→ **EXERCISE**
Exactly as written, print out each entry in the data, with no pictures.

(SUPPLIED MATERIAL Opens)

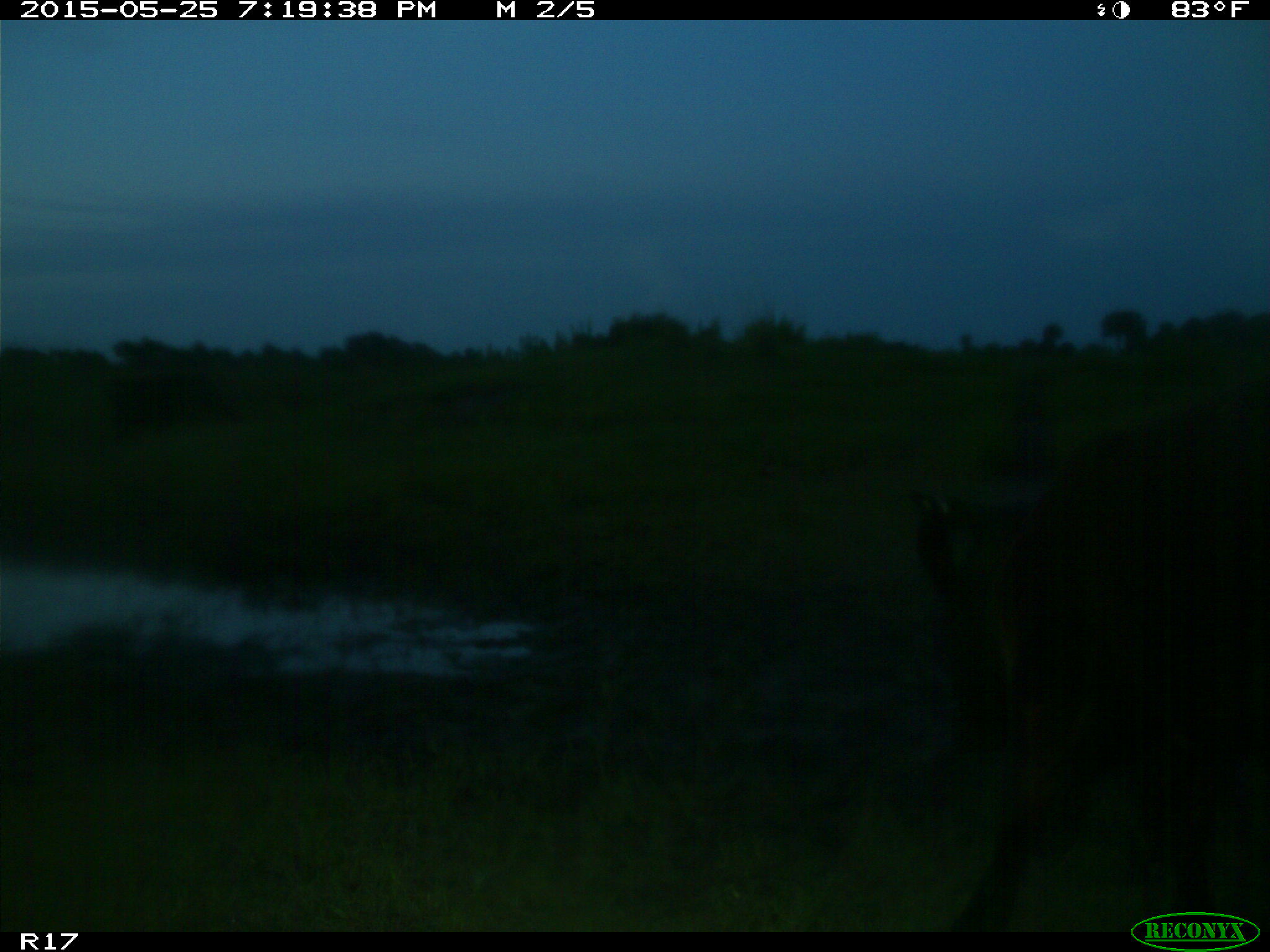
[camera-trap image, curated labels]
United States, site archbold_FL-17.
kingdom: Animalia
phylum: Chordata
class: Mammalia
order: Artiodactyla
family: Bovidae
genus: Bos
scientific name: Bos taurus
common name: domestic cow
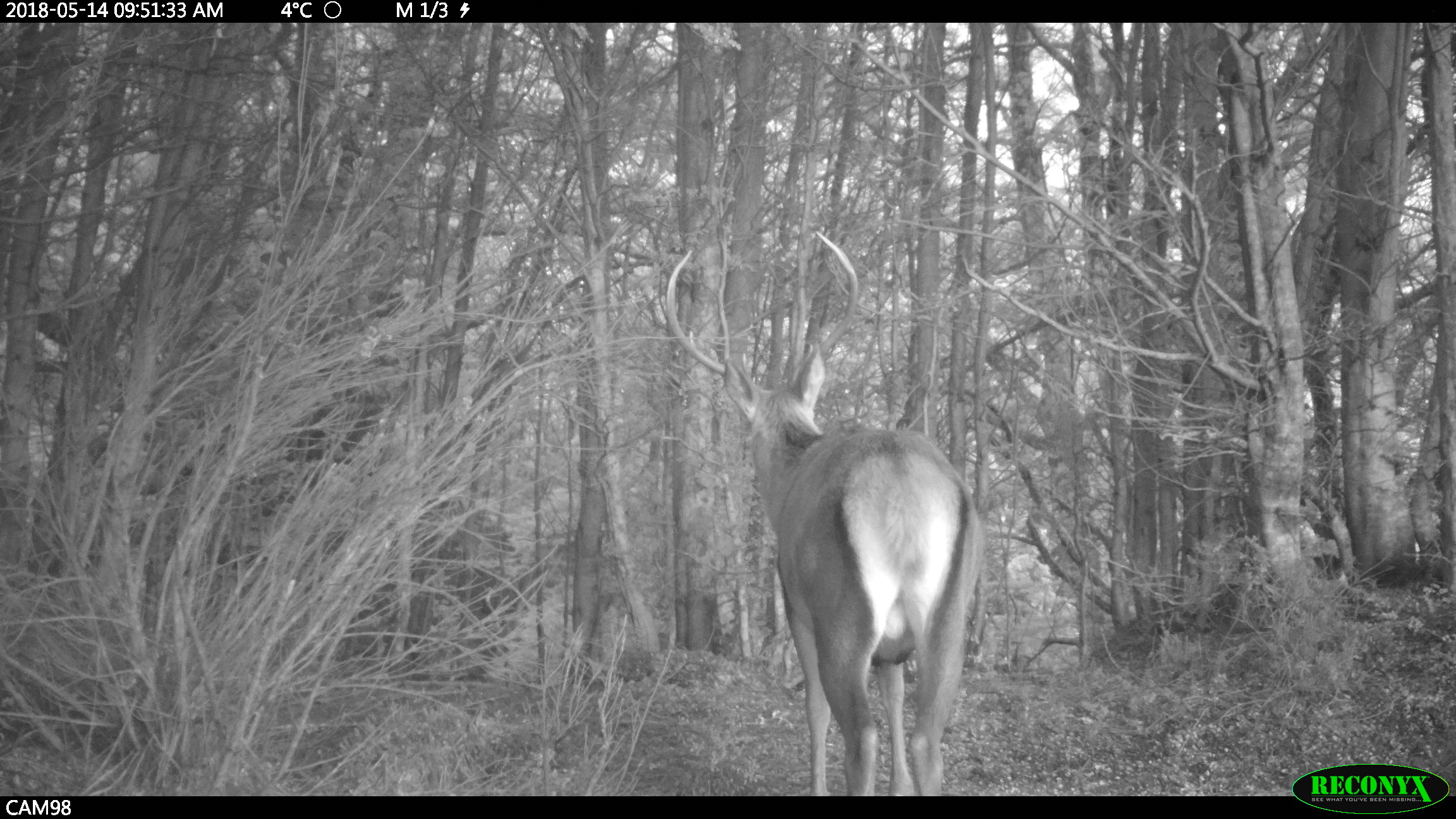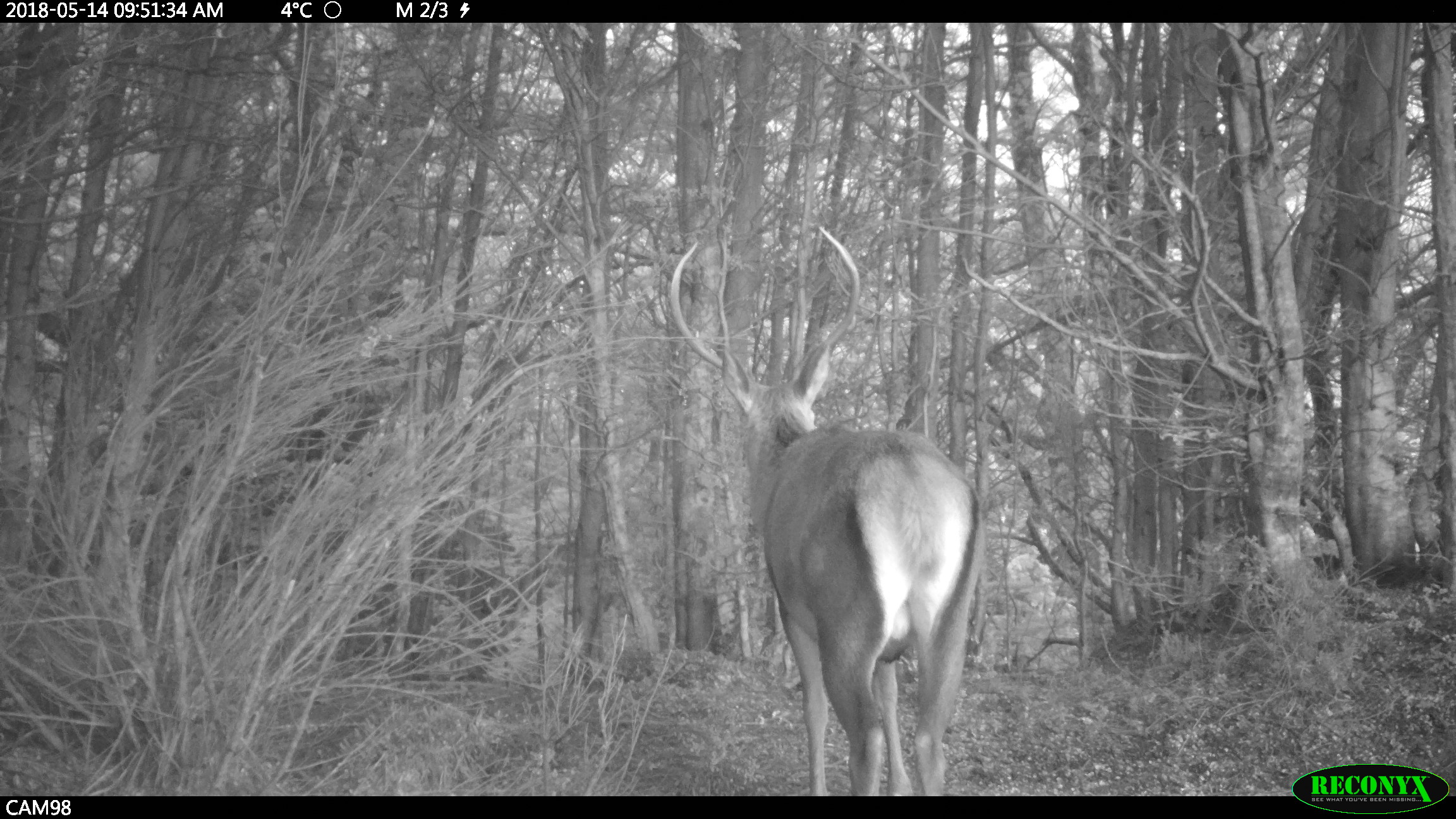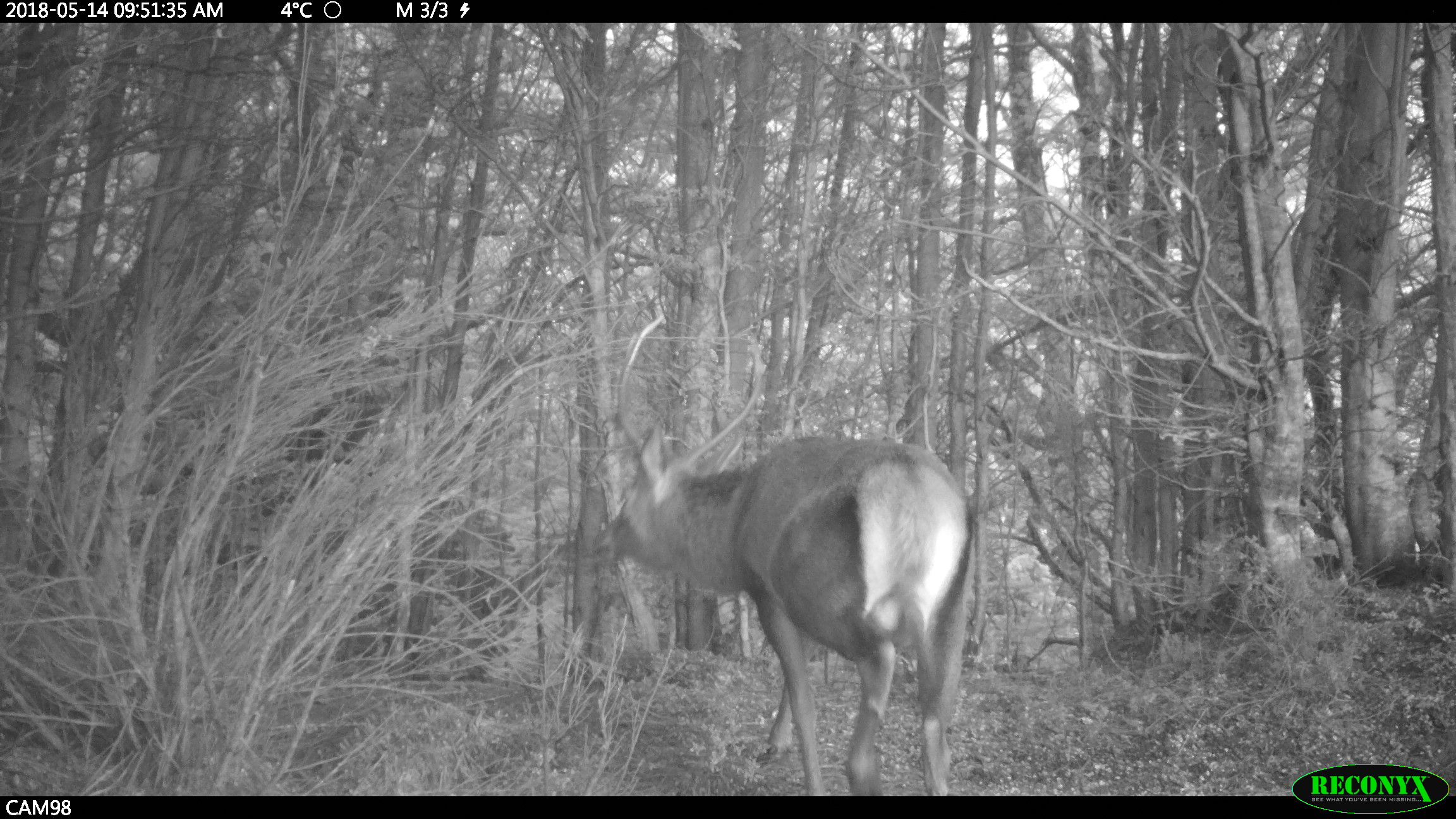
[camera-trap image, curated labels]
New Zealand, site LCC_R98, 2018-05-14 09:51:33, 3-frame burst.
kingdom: Animalia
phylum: Chordata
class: Mammalia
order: Artiodactyla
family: Cervidae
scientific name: Cervidae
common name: deer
Deer (Cervidae).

(SUPPLIED MATERIAL Closes)

→ **RESPONSE TO THE TASK**
[camera-trap image, curated labels]
United States, site archbold_FL-17.
kingdom: Animalia
phylum: Chordata
class: Mammalia
order: Artiodactyla
family: Bovidae
genus: Bos
scientific name: Bos taurus
common name: domestic cow
[camera-trap image, curated labels]
New Zealand, site LCC_R98, 2018-05-14 09:51:33, 3-frame burst.
kingdom: Animalia
phylum: Chordata
class: Mammalia
order: Artiodactyla
family: Cervidae
scientific name: Cervidae
common name: deer
Deer (Cervidae).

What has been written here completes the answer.